なぜならばこの学園は集団授業がそこまで多くないから。
補習や個別指導が多く、同じ時間に休みが取れない。
みんな好きな時間に食べることになる。
「カイル、お前一人? めずらしーな?」
男の子。
この学園にも男はいる。でも割合的には女の子の方が多く3:7か2:8ぐらい。
これは魔法の素質が男女で偏っているわけではなく、男の場合は本業を継ぐケースが多く、数年間拘束されるグリモアの学園なんかには来ないのである。
長男で、経済に余裕があれば家に魔法使いを招いて教育してもらえればいいのだ。
僕みたいに次男以降か、貧困出身で一発逆転狙いで送り込まれるか。
目の前のアンディは僕と同じ、実家はそこそこな家で、五男なので学園に出された。
因みにお金は学園持ち。
その代わり卒業した魔法使いは例外なく魔法ギルドに配属され、そこから学費が引かれていくことになる。
魔法使いの依頼は必ず魔法ギルドを通すので、踏み倒したり、所属しない選択肢もない。
まあそれはともかく、このアンディは僕と似たような立場で、比較的仲もいい。
割と貴族の美少女に言い寄られてる僕は男子に嫌われたりするのだが、アンディはそんなことない。なぜならばこいつは顔で女を惹きつけるからである。
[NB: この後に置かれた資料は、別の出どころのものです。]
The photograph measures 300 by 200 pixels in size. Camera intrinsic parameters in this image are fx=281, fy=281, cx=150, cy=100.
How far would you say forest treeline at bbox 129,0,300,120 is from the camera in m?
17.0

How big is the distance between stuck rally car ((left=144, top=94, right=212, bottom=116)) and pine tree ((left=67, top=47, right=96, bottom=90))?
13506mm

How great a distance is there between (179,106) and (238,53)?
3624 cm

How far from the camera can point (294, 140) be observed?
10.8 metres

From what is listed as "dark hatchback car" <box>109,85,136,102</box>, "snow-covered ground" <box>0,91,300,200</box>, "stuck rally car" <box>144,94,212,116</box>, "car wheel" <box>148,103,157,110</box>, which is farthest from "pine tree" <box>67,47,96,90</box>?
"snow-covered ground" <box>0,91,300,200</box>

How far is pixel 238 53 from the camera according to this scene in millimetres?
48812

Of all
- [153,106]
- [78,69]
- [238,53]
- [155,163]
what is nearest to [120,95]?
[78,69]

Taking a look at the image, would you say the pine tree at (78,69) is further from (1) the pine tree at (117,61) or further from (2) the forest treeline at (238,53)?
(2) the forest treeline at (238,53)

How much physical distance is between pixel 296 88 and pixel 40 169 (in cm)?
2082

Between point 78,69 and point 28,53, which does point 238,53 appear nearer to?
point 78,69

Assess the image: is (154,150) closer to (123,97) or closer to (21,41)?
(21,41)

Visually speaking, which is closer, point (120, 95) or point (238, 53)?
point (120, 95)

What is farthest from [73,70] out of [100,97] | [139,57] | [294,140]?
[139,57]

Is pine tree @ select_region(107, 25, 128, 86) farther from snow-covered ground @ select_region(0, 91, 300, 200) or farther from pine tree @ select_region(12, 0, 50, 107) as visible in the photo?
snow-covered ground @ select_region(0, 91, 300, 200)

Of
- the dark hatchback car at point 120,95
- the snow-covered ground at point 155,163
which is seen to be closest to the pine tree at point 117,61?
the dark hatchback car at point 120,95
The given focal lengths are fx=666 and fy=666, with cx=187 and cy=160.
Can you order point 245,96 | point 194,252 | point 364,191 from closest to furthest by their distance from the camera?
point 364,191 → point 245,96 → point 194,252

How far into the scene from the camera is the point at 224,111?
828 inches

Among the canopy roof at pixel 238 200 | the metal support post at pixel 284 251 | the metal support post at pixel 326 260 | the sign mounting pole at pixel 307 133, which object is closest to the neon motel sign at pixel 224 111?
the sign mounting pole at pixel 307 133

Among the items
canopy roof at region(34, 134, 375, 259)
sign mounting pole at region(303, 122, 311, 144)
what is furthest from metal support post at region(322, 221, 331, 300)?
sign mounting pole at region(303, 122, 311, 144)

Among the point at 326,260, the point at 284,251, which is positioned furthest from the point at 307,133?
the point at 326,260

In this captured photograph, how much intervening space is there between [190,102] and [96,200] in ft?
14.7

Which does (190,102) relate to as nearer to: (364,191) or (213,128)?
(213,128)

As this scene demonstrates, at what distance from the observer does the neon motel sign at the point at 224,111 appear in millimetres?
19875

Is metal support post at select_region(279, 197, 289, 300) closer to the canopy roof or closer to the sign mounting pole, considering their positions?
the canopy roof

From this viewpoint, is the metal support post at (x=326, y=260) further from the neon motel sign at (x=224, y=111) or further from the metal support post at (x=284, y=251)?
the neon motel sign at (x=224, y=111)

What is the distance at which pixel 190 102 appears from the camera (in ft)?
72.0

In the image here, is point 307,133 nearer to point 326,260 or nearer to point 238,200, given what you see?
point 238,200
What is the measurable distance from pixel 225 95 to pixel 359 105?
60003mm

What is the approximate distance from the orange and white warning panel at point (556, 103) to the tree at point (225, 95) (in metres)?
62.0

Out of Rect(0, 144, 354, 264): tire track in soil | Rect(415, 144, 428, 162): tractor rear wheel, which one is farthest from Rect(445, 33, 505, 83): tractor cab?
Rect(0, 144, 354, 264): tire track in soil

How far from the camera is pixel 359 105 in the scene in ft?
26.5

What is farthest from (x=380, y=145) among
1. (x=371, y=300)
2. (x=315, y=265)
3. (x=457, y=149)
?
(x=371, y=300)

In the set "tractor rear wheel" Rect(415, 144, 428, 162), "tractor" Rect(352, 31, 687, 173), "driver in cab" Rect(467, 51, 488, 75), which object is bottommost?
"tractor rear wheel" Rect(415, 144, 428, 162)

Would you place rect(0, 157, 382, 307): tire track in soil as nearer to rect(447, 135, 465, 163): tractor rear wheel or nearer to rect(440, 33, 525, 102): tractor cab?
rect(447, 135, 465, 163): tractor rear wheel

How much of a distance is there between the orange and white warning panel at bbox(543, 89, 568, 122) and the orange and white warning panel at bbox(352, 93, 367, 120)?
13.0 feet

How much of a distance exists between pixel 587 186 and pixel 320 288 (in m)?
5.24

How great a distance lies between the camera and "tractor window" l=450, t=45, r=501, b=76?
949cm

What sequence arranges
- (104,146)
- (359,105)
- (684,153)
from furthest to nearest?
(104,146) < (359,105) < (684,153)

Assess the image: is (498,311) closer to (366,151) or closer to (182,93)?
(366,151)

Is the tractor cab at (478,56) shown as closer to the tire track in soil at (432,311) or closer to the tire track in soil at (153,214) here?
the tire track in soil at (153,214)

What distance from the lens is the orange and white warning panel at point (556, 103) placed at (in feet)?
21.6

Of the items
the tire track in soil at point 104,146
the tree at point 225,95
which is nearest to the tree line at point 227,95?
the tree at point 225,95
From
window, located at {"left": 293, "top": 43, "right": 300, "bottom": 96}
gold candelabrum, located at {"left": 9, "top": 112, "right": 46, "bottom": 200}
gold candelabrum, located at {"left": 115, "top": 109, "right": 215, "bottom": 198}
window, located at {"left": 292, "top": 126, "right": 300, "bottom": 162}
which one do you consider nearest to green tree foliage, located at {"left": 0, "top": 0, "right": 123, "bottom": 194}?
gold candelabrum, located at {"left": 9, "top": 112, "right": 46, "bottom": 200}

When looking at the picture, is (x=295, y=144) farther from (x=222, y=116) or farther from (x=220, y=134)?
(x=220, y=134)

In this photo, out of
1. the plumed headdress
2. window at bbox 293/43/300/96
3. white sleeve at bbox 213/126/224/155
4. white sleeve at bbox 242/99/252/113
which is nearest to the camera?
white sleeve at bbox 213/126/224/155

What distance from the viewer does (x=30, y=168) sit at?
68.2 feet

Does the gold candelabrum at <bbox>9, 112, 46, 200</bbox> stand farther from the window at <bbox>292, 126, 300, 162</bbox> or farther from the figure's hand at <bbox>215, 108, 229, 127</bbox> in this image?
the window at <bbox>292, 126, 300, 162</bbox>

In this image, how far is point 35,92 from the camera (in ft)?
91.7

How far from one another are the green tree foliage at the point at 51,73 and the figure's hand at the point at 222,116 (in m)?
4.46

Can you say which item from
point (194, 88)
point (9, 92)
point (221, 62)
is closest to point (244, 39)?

既にセフレが10人いるそうで、寮で女の子連れ込んでやってるところを寮長に怒られたりしている。
そんなアンディが一人と言うのも珍しい。
「アンディも珍しいねー」
アンディは食堂の蕎麦を持ったまま横に座る。
「毎日じゃ身体もたねーよ。今日は休養日。魔法の練習もしねーと退学になるしなー」
グリモアの学園は割と厳しい。試験に落ちたら退学になる。
「大変だねー」
なお僕には試験はない。何故ならば『魔法媒体』は、僕の努力で変わったりするものではないからだ。
学園からは「とりあえず三年はいるように」と言われている。
僕に課せられた課題は
「『魔法媒体の能力解明への協力』と『授業への参加』」だけである。
そしてこの魔法媒体能力解明は、学園に着くなりすぐに終わった。
僕の『魔法媒体』を見つけたミラーさんと、ミガサさんが学園に来て
「とりあえず私なりの考察です」
と冊子を持って先生に渡した。
過去にいた『魔法媒体』の持ち主の効果と、実際に僕が発現した『魔法媒体』の近似性の考察。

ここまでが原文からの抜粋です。